With a thunderous standing ovation, delegates to the annual convention of the Minnesota AFL-CIO unanimously endorsed Senator Paul Wellstone for re-election in 2002.
“Senator Wellstone has always been for labor,” Mark Froemke, a union leader from East Grand Forks, said in moving the endorsement. “Senator Wellstone has always been for the working people of this country and the working people of this world.”
Wellstone, who also received labor endorsement in 1990 and 1996, expressed his gratitude for the early support.
“You've always been there for me . . . I thank you for all you have done for Minnesota and the country,” he told delegates. “You are part of a mighty justice tradition.”
“I am fiercely proud of my record as a United States senator,”he added. “And I am fiercely proud that I am a labor senator.”
The Minnesota AFL-CIO is a state federation of more than 800 local unions representing 400,000 workers. They include public employees, construction workers, industrial workers, service employees and others. The labor endorsement allows unions to back Wellstone financially and, more importantly, through the vast power of their memberships. Union members often staff phone banks, hand out literature and engage in other grassroots activities.

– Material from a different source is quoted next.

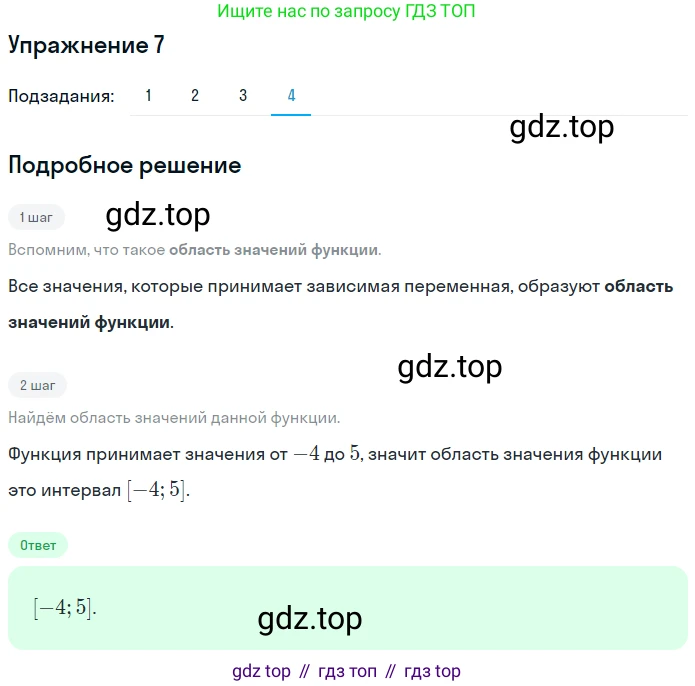 ГДЗ Алгебра, 7 класс рабочая тетрадь, авторы: Мерзляк Аркадий Григорьевич, Полонский Виталий Борисович, Якир Михаил Семёнович, издательство Просвещение, Москва, 2018, страница 16, номер 7, Решение 1 (продолжение 4)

Wellstone and his wife, Sheila, embraced Minnesota AFL-CIO President Ray Waldron and shook hands with the state federation officers on the podium at the convention. The endorsement followed a speech in which Wellstone pledged to continuing pushing a pro-labor, pro-worker agenda.

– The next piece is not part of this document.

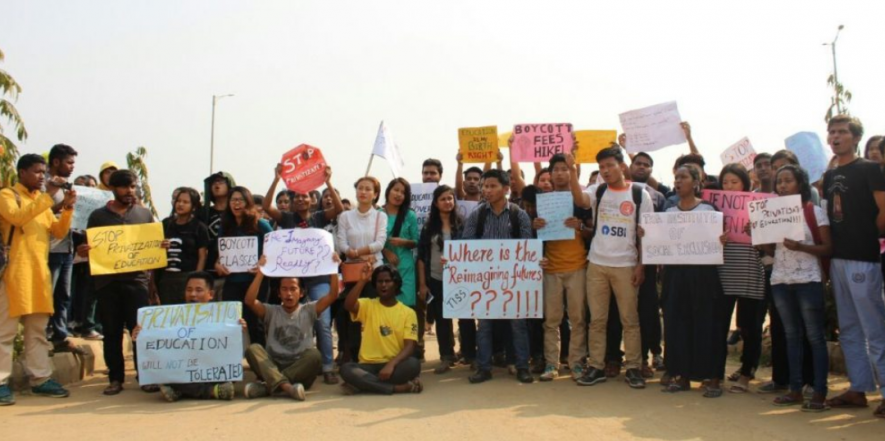 TISS Guwahati Students Protest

Wellstone said he will use chairmanship of a Senate labor subcommittee to stop Republican initiatives that will undermine worker rights, weaken workplace safety laws and further limit the ability of unions to organize.

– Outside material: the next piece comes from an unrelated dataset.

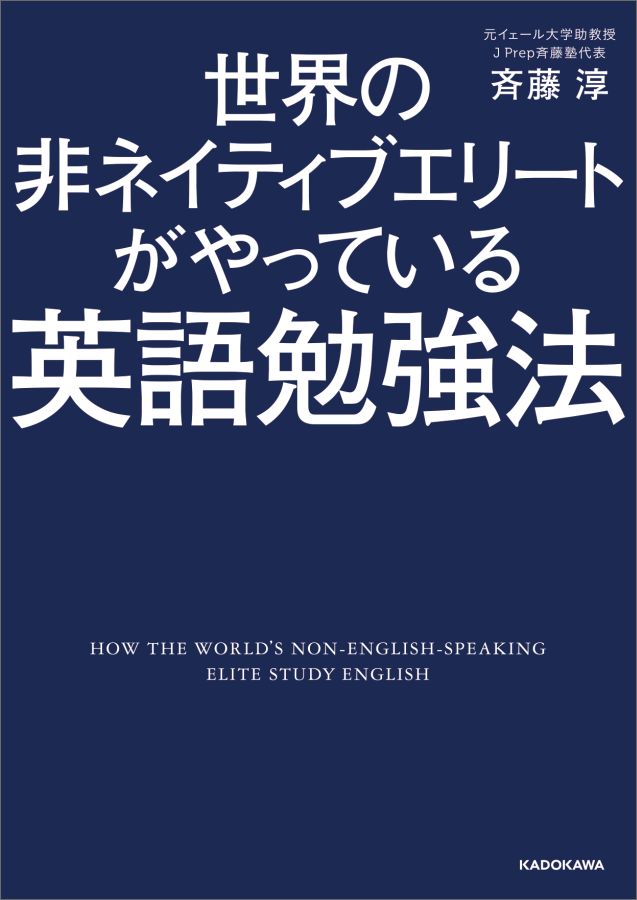 世界の非ネイティブエリートがやっている英語勉強法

“This (GOP) crowd . . . wants to overturn over 70 years of our history,” he said. He pledged to “focus on a good education, good health care and a good job.
“The key to a good education, good health care and a good job is the right to be able to organize and bargain collectively so (people) can earn a decent living and can support their families.”
Wellstone said he has introduced Right-to-Organize legislation that will strengthen worker rights laws in the United States. “It's going to come to the floor of the United States Senate — maybe this fall,” he declared.